### Task objective
For each statement below, answer yes or no according to the article on dental fees and the GDC, and quote the article's deciding words: (a) Which? is calling on the dental profession to clean up its own act. (b) The Chairman of the GDC has a background in the Office of Fair Trading. (c) The writer expects some form of disclosure like that of Independent Financial Advisors to become compulsory before long.

If we want to take a stance against the way the GDC is acting at the moment, but there is sufficient evidence that some practitioners are being more ‘flexible’ with the interpretation of clinically necessary, then we can hardly take the moral high ground against them, as individuals are misleading the public the GDC are tasked to protect. How can we protest at that? When we have a Chairman of the GDC who has a background in the Office of Fair Trading it is not beyond the bounds of thought that his wish to broaden his remit has the tacit approval of the powers that be, and will include any future tests of NHS vs Private provision. Incidentally, Which? are not calling on the profession to clean up their act; they’re calling on our regulator and NHS England to do it for us.
In addition, if the Big Lie is to be exposed in all its glory, we as a profession can’t then be seen to be obscuring the failure of the contract by blurring the treatments that patients are receiving on the NHS and Privately. By misleading patients as to what is and isn’t available, to the benefit of the practitioner, is never going to expose the lack of funding inherent in the system.
Lack of transparency of fees has always seemed to be a problem with our profession. The artificially low NHS prices when compared with private means a significant number of the population have no understanding of the real costs of dentistry, and I think we really as a profession don’t go far enough to explain this to the public. Couple that with the confusion now as to what is and what isn’t available on the NHS then it is no wonder Which? have waded into the fray on the side of the consumer.
I personally don’t think it will be long before some form of disclosure along the lines of that seen by Independent Financial Advisors will be compulsory. With the GDC being final arbiters of our professional conduct, any lack of transparency in financial issues are already taken as being as serious as those of clinical errors. We will therefore reap what we sow where it come to financial misdemeanours.

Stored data
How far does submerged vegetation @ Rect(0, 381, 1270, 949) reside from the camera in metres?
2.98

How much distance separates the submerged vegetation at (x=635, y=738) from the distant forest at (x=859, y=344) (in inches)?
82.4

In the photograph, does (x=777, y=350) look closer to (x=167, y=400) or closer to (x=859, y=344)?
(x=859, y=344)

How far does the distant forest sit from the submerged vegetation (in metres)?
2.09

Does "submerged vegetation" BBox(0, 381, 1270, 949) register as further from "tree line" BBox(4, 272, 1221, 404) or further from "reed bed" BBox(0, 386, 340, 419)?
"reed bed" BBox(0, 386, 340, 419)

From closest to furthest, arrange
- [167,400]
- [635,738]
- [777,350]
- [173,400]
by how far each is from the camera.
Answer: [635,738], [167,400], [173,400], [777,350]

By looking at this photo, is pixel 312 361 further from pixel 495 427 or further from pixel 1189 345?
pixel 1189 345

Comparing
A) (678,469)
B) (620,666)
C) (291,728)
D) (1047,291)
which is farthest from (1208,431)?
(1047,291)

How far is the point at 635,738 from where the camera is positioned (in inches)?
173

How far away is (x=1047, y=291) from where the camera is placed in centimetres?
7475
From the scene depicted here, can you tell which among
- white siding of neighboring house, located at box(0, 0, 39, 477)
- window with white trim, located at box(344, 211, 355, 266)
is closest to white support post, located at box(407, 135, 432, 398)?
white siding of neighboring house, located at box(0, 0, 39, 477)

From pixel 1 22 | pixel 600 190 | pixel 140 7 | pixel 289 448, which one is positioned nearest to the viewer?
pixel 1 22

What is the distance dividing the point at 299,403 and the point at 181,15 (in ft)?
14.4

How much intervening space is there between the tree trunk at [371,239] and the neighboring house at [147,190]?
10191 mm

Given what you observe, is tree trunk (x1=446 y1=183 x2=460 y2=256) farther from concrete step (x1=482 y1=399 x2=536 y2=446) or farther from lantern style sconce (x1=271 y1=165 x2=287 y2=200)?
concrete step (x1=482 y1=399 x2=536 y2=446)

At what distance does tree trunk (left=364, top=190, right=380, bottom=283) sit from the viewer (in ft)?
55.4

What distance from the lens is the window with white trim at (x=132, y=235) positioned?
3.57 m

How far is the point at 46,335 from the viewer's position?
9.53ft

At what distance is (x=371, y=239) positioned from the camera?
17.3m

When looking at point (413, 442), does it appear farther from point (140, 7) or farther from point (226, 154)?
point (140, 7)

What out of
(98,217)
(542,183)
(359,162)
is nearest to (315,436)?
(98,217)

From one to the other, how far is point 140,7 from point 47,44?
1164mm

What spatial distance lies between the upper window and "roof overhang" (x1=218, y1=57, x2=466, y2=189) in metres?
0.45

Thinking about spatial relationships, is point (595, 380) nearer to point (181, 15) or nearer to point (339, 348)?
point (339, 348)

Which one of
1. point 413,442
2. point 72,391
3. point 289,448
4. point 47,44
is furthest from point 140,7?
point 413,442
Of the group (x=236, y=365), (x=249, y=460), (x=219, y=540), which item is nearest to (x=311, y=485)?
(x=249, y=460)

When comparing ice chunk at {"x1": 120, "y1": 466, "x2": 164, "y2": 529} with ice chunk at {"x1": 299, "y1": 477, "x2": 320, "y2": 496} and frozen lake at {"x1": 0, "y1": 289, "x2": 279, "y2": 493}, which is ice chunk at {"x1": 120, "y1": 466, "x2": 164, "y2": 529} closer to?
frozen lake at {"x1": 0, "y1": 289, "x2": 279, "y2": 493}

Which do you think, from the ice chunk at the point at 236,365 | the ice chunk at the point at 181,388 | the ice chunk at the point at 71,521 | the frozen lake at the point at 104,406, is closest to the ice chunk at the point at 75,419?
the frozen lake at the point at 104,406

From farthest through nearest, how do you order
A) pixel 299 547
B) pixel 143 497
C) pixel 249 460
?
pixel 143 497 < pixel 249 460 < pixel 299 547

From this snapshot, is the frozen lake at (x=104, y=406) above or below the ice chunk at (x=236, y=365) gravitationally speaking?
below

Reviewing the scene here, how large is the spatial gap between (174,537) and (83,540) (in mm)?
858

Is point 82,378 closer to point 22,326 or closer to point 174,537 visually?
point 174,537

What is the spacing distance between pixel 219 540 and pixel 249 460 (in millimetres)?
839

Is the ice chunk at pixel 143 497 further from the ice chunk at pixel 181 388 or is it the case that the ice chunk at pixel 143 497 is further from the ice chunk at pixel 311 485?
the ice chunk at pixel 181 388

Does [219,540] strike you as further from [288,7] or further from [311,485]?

### Response
(a) No: "Which? are not calling on the profession to clean up their act; they’re calling on our regulator and NHS England to do it for us."
(b) Yes: "we have a Chairman of the GDC who has a background in the Office of Fair Trading"
(c) Yes: "I personally don’t think it will be long before some form of disclosure along the lines of that seen by Independent Financial Advisors will be compulsory."